Fraud generally requires the contractor to show that the calling party – i.e. the employer – called on the guarantee either with the knowledge that its demand was invalid; without belief in the validity of its demand; or with indifference to whether the demand was valid or not.
On the other hand, unconscionability denotes elements of unfairness, reprehensible conduct or acts lacking in good faith such that the court would restrain the employer from calling on the guarantee. Courts in Singapore and Australia have both developed different standards for a contractor seeking to establish that a call on a guarantee is unconscionable, while the exception is considerably less established in the UK. By way of illustration, the Singapore High Court recently provided some examples for when an injunction might be granted to restrain the call of a performance bond for unconscionability:
- calls for excessive sums;
- calls based on contractual breaches that the beneficiary of the call itself is responsible for;
- calls tainted by ‘unclean hands’ e.g. supported by inflated estimates of damages or based on incomplete disclosures;
- calls made for ulterior motives; and
- calls based on a position which is inconsistent with the stance that the beneficiary took prior to calling on the performance bond.

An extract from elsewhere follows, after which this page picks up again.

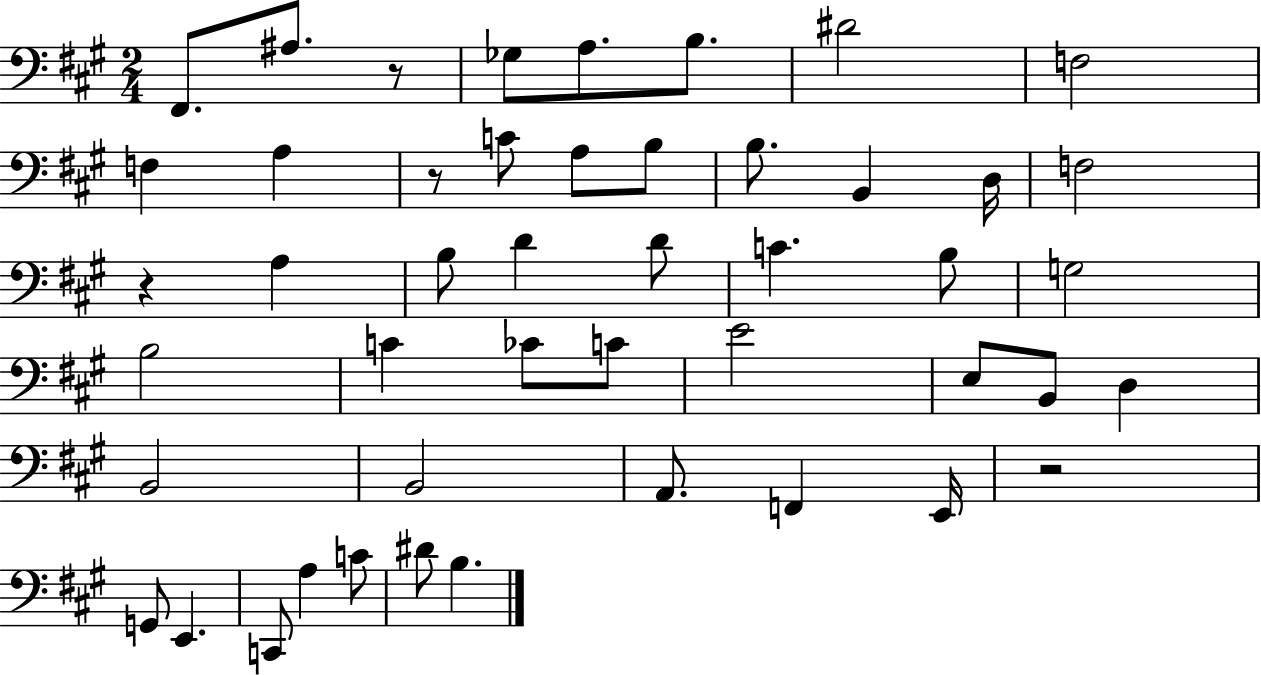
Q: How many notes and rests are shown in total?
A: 47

There are therefore limited scenarios in which a contractor may invoke the “unconscionability exception” to prevent a call on an on-demand bank guarantee. To compound matters, the Singapore Court of Appeal has stated that parties can contract out of the unconscionability exception, which, depending on the parties’ relative negotiating power, may make it even more difficult for contractors to restrain an impending bond call.

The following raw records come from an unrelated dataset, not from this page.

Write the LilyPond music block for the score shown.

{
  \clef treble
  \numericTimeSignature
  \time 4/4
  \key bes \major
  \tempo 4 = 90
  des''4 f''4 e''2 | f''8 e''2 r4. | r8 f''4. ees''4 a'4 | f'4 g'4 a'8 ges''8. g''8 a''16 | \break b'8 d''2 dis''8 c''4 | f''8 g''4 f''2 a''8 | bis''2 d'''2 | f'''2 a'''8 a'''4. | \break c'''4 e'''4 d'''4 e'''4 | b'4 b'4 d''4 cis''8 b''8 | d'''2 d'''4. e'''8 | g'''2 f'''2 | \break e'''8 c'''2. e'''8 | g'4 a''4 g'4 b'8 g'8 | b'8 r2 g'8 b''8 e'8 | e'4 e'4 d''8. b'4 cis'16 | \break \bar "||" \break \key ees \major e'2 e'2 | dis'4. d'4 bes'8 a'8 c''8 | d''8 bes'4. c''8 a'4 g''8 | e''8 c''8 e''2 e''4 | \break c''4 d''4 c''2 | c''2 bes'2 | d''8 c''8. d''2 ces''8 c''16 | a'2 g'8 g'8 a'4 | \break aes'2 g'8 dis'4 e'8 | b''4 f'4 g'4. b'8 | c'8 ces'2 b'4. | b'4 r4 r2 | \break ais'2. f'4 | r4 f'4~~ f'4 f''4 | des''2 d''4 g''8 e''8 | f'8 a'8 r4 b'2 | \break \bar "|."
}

The challenges faced by contractors in preventing a call on an on-demand performance bond are therefore considerable.
Applying for interim measures under the ICC Rules
Instead of seeking court intervention, GE and Mytilineos followed a different path. They applied to the ICC tribunal under Article 28 of the ICC Rules for interim measures to restrain the call on the guarantees made by SPE. Article 28 provides that, once the arbitration is transferred to the arbitral tribunal, it can “order any interim or conservatory measures that [the arbitral tribunal] deems appropriate”.
The tribunal granted the contractors an order that SPE withdraw its request for the enforcement of the bank guarantees. In doing so, it referred specifically to its jurisdiction under Article 28, as well as referring to the general recognition of a tribunal’s jurisdiction to order interim measures in many national codes of civil procedure and other arbitral rules. The tribunal’s reasoning to make the order for the withdrawal of SPE’s call was two-fold:
- maintaining the status quo during the arbitral proceedings is essential and measures may be ordered to avoid aggravation of the dispute;
- it was contrary to the duty of loyalty in arbitration law for SPE to seek to coerce GE and Mytilineos to withdraw from the arbitration.

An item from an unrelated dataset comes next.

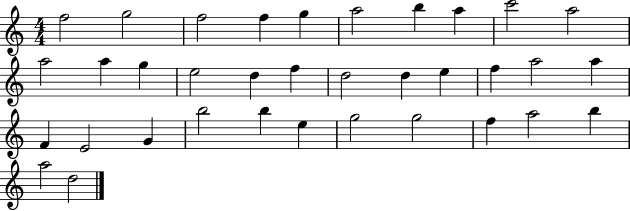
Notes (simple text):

F5/h G5/h F5/h F5/q G5/q A5/h B5/q A5/q C6/h A5/h A5/h A5/q G5/q E5/h D5/q F5/q D5/h D5/q E5/q F5/q A5/h A5/q F4/q E4/h G4/q B5/h B5/q E5/q G5/h G5/h F5/q A5/h B5/q A5/h D5/h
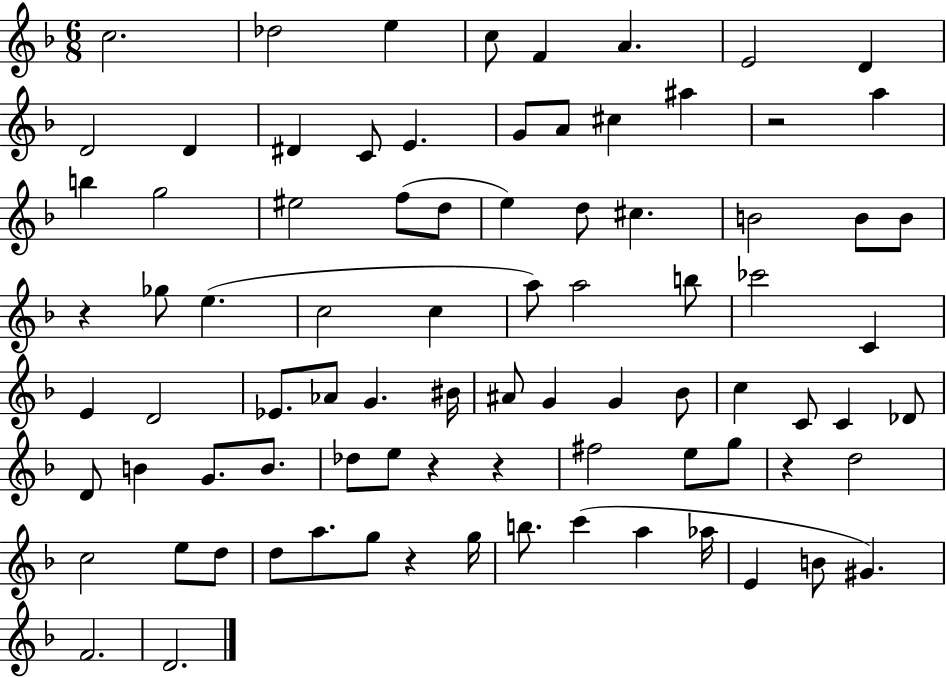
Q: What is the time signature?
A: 6/8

Whilst the behaviour of SPE was the type that would likely meet the test of “unconscionability” under, say, Singapore law, it is apparent that the tribunal reached beyond domestic legal principles of fraud, unconscionability and abuse of process. Article 28 provided the tribunal with the jurisdiction to consider all the circumstances to determine what was appropriate in the circumstances. This included the principle of maintaining the status quo in the arbitration, pending the final resolution of the substantive disputes.
The outcome in this case suggests it may be easier for contractors to prevent a call on an on-demand bank guarantee in arbitration than to argue before the courts that intervention is justified under the conventional exceptions of fraud and unconscionability. Whether this would succeed will in turn depend on the underlying contract having an arbitration clause in it and on the arbitral rules agreed.
In the case of GE and Mytilineos, the substantive arbitration was already commenced, and the tribunal constituted. Where there is a more urgent need and the tribunal is not yet constituted, the appointment of an emergency arbitrator under Article 29 of the ICC Rules can open up the potential to obtain urgent interim measures.
Although the ICC tribunal in this case did not employ an analysis through the lens of unconscionability, their description of the actions taken by SAPE as “abusive” and “serious” certainly appears to fit within the ambit of what some common law jurisdictions consider to be unconscionable behaviour. This case may provide useful precedent for contractors seeking to restrain a call on performance bonds.